● **TASK TO COMPLETE**:
Only a number is expected here: the count of lines in this data where "site" occurs.

[Stored items from a collection]
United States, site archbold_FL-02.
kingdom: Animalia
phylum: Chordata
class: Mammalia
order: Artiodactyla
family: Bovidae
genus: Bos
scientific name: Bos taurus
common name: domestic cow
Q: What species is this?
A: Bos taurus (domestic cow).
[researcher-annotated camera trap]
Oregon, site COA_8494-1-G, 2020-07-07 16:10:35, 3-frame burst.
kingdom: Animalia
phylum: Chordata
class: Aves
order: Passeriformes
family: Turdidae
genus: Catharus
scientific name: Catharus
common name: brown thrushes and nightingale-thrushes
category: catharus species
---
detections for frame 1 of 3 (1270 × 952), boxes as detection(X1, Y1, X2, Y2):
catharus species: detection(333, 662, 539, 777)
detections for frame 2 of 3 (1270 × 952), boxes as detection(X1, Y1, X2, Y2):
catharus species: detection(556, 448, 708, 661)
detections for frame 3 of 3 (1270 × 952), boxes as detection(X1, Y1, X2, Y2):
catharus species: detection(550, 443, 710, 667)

* * *

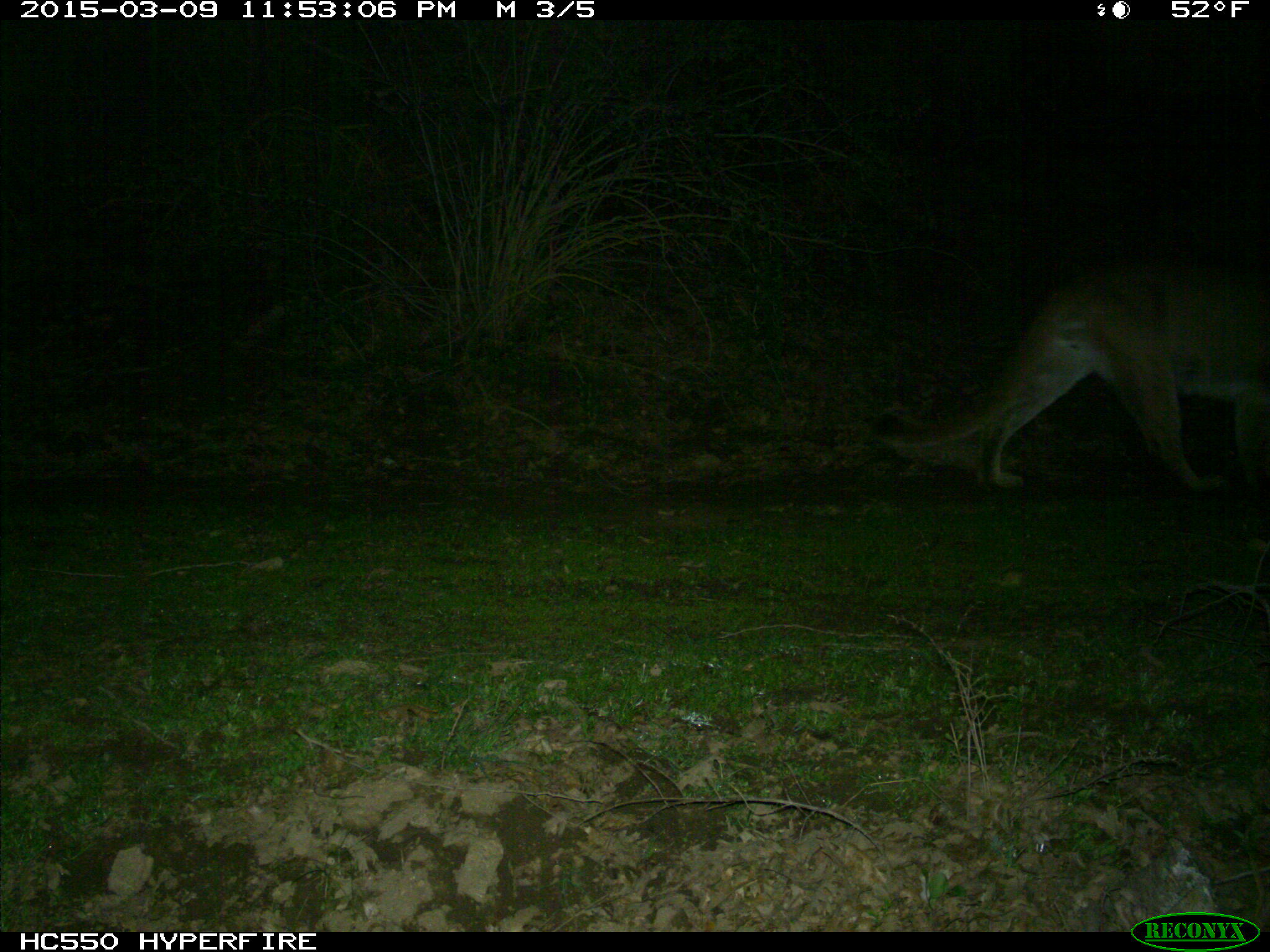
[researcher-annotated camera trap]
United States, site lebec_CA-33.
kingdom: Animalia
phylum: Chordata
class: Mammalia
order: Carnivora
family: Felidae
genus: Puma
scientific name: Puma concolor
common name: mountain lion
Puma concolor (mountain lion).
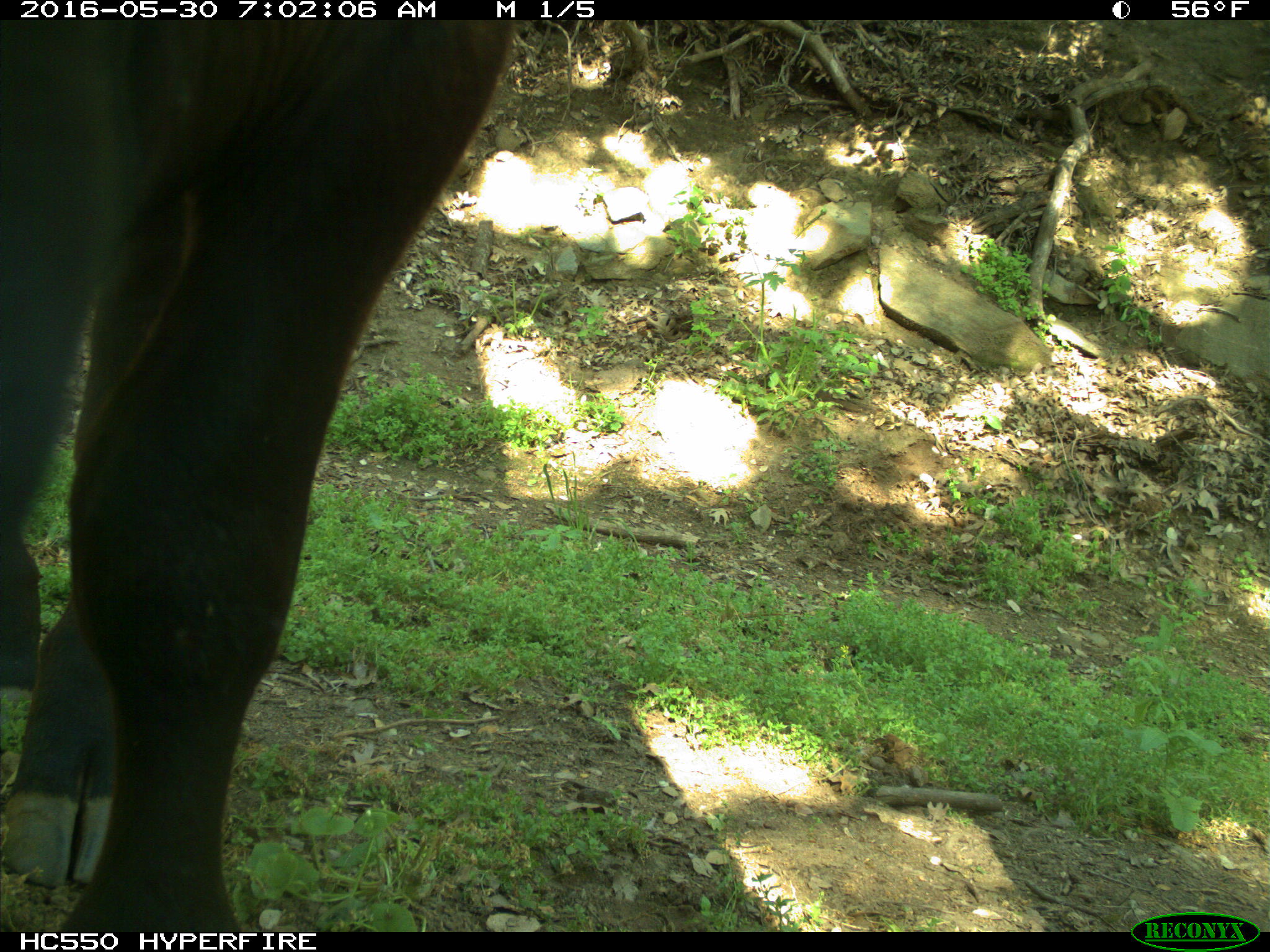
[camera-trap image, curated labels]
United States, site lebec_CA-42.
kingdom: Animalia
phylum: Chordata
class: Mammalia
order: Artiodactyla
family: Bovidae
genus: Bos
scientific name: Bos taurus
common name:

● **YOUR SOLUTION**:
4